How can I convert Oracle VARCHAR2 values to UTF-8 from a list of possible encodings?

92,737

Solution 1

Thanks to the key information about the illegal characters in UTF-8 from @collapsar, as well as some digging by a co-worker, I've come up with this:

CREATE OR REPLACE FUNCTION reencode(string IN VARCHAR2) RETURN VARCHAR2
AS
    encoded VARCHAR2(32767);
    type  array_t IS varray(3) OF VARCHAR2(15);
    array array_t := array_t('AL32UTF8', 'WE8MSWIN1252', 'WE8ISO8859P1');
BEGIN
    FOR I IN 1..array.count LOOP
        encoded := CASE array(i)
            WHEN 'AL32UTF8' THEN string
            ELSE CONVERT(string, 'AL32UTF8', array(i))
        END;
        IF instr(
            rawtohex(
                utl_raw.cast_to_raw(
                    utl_i18n.raw_to_char(utl_raw.cast_to_raw(encoded), 'utf8')
                )
            ),
            'EFBFBD'
        ) = 0 THEN
            RETURN encoded;
        END IF;
    END LOOP;
    RAISE VALUE_ERROR;
END;

Curiously, it never gets to WE8ISO8859P1: WE8MSWIN1252 converts every single one of the list of 800 or so bad values I have without complaint. The same is not true for my Perl or PostgreSQL implementations, where CP1252 fails for some values but ISO-8859-1 succeeds. Still, the values from Oracle seem adequate, and appear to be valid Unicode (tested by loading them into PostgreSQL), so I can't complain. This will be good enough to sanitize my data, I think.

Solution 2

to check whether your database column contains invalid utf-8 use the following query:

 select CASE
            INSTR (
                  RAWTOHEX (
                      utl_raw.cast_to_raw (
                          utl_i18n.raw_to_char (
                                utl_raw.cast_to_raw ( <your_column> )
                              , 'utf8'
                          )
                      )
                  )
                , 'EFBFBD'
            )
        WHEN 0 THEN 'OK'
        ELSE 'FAIL' 
        END
   from <your_table>
      ;

given that your db charset is al32utf8.

note that EF BF BD represents an illegal encoding in utf-8.

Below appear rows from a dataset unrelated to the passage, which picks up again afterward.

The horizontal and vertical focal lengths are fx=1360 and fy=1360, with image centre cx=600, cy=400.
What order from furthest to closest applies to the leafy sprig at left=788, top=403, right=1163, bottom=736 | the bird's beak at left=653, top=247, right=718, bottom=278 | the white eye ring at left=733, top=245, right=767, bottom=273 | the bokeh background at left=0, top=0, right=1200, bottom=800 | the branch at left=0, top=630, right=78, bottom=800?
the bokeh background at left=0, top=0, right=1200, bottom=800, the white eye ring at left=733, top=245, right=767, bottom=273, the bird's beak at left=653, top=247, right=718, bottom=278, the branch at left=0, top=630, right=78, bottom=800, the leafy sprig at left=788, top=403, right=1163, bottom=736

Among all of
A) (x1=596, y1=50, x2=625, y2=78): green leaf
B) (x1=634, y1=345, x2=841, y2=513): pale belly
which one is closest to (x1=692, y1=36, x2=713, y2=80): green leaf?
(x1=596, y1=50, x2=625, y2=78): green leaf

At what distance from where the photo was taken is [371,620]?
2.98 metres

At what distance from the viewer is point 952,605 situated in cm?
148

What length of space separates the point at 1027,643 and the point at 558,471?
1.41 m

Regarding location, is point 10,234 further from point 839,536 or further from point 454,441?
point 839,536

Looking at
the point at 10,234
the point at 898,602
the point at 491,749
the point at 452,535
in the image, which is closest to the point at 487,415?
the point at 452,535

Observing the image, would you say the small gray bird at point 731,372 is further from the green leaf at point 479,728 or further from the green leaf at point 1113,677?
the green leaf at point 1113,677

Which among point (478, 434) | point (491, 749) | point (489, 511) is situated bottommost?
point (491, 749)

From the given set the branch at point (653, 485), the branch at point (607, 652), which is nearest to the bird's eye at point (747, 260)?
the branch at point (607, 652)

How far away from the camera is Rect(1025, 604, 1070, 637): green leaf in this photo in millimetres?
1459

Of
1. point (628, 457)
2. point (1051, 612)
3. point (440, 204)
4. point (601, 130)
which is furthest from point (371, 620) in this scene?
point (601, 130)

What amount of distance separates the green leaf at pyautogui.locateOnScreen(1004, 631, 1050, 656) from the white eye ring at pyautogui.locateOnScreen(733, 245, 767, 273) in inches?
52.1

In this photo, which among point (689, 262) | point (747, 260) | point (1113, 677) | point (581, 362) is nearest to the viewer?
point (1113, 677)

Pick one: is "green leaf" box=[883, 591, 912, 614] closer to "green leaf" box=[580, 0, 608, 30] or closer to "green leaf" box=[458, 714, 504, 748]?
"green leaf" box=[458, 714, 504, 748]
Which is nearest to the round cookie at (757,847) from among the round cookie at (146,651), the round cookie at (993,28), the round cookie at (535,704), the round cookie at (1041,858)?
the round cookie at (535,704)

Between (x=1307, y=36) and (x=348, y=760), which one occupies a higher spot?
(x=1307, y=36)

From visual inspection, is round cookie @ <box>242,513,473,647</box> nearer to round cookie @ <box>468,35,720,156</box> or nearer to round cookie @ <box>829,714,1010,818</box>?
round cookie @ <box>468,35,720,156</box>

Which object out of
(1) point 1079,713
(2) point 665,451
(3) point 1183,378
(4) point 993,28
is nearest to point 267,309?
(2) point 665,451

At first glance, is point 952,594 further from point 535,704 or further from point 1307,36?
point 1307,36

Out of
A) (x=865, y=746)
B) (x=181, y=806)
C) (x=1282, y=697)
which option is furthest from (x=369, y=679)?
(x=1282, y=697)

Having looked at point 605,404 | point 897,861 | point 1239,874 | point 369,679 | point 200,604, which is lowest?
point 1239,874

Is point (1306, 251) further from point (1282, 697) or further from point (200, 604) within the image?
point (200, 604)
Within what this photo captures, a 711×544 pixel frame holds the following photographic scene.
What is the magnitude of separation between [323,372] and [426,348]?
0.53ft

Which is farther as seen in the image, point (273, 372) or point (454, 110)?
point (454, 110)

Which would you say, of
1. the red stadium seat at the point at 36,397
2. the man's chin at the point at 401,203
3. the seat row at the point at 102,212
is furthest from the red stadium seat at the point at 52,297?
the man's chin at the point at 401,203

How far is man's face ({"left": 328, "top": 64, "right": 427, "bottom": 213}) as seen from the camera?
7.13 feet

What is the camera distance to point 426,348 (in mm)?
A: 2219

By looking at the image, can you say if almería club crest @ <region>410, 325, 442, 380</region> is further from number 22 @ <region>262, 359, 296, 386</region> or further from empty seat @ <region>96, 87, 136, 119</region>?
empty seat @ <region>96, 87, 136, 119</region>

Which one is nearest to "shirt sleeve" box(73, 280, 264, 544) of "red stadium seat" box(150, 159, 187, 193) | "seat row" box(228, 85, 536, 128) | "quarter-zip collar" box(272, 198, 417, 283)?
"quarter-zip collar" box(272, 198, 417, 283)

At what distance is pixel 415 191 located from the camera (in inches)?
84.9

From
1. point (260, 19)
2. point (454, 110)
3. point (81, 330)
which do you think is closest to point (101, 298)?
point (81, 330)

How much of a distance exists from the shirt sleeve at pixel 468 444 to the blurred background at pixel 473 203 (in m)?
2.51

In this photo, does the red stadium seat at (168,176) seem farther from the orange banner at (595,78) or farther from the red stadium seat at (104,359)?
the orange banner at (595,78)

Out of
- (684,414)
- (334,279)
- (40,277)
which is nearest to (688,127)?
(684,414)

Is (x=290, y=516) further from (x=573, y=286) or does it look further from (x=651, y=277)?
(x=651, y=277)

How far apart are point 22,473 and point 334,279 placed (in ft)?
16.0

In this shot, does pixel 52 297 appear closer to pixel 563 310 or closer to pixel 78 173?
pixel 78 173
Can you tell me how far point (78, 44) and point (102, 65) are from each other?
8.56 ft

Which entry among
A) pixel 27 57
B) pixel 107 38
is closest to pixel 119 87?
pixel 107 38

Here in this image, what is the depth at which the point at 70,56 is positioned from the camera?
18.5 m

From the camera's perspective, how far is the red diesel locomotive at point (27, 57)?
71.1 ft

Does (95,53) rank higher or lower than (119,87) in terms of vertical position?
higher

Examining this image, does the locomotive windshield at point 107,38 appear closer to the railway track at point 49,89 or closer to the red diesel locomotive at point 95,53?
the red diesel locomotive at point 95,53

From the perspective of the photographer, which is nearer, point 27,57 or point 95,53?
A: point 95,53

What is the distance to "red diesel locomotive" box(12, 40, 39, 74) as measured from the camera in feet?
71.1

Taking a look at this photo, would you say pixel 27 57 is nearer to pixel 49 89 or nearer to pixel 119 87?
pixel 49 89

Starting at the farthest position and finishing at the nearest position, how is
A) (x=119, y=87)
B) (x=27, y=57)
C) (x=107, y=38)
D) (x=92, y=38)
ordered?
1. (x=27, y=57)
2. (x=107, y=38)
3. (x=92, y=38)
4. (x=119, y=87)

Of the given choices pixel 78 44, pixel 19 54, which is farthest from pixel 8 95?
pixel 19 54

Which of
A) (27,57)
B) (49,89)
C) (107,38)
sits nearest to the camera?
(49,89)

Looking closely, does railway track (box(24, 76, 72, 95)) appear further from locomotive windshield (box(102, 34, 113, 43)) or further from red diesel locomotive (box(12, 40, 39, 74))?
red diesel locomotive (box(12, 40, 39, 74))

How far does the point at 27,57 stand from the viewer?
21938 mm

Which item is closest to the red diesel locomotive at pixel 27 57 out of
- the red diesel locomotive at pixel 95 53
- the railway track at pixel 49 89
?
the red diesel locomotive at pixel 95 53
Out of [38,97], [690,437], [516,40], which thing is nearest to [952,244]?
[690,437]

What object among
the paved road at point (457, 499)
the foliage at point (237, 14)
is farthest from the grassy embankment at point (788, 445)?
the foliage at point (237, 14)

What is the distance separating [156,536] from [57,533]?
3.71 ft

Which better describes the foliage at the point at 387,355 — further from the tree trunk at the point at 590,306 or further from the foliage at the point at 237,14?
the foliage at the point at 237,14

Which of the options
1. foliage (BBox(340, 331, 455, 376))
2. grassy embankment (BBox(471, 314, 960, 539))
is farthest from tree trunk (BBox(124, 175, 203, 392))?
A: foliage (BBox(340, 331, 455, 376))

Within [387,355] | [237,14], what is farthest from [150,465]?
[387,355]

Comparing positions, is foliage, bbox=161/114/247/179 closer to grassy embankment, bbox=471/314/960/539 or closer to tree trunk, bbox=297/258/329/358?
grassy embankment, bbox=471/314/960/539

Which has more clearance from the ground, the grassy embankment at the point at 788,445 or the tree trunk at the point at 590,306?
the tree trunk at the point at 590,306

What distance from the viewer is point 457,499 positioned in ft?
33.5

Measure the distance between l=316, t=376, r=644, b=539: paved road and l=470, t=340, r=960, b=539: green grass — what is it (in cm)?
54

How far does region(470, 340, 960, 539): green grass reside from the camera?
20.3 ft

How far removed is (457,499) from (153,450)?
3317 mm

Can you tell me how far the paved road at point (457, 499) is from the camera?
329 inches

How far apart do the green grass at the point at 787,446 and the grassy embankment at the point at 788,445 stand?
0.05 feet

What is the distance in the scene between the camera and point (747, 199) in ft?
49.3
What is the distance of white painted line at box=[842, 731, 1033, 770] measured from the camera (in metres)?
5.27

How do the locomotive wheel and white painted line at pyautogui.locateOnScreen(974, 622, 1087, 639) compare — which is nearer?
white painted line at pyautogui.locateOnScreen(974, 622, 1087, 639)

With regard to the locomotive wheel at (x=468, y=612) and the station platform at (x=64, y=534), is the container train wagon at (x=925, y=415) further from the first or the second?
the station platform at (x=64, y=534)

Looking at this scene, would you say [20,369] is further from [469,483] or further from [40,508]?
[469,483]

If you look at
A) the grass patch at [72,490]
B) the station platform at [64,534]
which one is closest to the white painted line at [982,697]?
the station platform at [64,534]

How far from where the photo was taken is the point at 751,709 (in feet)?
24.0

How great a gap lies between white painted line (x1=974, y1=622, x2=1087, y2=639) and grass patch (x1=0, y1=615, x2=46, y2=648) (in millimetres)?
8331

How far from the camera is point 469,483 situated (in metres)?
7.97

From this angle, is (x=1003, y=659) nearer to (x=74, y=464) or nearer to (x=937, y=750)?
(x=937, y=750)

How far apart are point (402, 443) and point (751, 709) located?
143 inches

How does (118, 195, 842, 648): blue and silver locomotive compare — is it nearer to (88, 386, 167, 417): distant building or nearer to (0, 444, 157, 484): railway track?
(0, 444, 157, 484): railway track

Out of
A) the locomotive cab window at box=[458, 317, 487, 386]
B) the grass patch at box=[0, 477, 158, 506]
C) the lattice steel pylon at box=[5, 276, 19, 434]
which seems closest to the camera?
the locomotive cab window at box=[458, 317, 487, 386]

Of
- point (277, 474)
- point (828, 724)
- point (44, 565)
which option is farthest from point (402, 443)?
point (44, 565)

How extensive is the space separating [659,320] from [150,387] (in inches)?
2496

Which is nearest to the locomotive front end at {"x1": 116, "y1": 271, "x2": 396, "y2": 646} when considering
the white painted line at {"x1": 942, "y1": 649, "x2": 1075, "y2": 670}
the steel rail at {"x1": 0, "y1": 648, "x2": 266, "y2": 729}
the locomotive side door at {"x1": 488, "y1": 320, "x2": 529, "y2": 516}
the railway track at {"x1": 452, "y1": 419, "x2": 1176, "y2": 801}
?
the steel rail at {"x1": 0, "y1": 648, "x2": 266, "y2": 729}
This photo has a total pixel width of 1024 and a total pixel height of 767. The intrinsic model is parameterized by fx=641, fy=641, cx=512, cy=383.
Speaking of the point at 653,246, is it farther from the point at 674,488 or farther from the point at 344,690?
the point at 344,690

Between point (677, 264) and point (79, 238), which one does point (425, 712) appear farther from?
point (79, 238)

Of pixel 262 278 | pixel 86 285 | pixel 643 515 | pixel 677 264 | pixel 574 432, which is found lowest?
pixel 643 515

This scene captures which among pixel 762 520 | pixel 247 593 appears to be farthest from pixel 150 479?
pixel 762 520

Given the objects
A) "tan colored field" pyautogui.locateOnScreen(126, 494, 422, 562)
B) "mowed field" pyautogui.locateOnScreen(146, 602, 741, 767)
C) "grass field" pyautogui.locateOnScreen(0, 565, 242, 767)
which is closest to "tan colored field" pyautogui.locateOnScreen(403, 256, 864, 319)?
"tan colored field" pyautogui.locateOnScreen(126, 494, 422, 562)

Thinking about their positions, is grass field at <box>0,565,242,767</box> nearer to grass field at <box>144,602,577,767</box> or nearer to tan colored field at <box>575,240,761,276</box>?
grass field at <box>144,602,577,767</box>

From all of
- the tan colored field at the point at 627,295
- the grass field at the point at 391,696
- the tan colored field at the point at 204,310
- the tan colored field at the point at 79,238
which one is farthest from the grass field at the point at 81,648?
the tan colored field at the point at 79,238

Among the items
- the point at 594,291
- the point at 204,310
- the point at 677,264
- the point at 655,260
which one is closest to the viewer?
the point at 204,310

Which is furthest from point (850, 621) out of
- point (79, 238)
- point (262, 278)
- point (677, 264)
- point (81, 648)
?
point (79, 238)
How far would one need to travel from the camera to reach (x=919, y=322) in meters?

as all the other charsets you indicate are byte-oriented, transformation to unicode will never fail but possibly produce different code points. without contextual information automated determination of the actual source charset won't be possible.

best regards, carsten

ps: oracle names for charsets: CP1252 -> WE8MSWIN1252 LATIN-1 -> WE8ISO8859P1

Share:
92,737
theory
Author by

theory

Intersectional humanist. He/him.

Updated on July 11, 2022

Comments

  • theory
    theory almost 2 years

    For legacy reasons, we have a VARCHAR2 column in our Oracle 10 database—where the character encoding is set to AL32UTF8—that contain some non-UTF-8 values. The values are always in one of these character sets:

    • US-ASCII
    • UTF-8
    • CP1252
    • Latin-1

    I've written a Perl function to fix broken values outside the database. For a value from this database column, it loops through this list of encodings and tries to convert the value to UTF-8. If the conversion fails, it tries the next encoding. The first one to convert without error is the value we keep. Now, I would like to replicate this functionality inside the database so that anyone can use it.

    However, all I can find for this is the CONVERT function, which never fails, but inserts a replacement character for characters it does not recognize. So there is no way, as far as I can tell, to know when the conversion failed.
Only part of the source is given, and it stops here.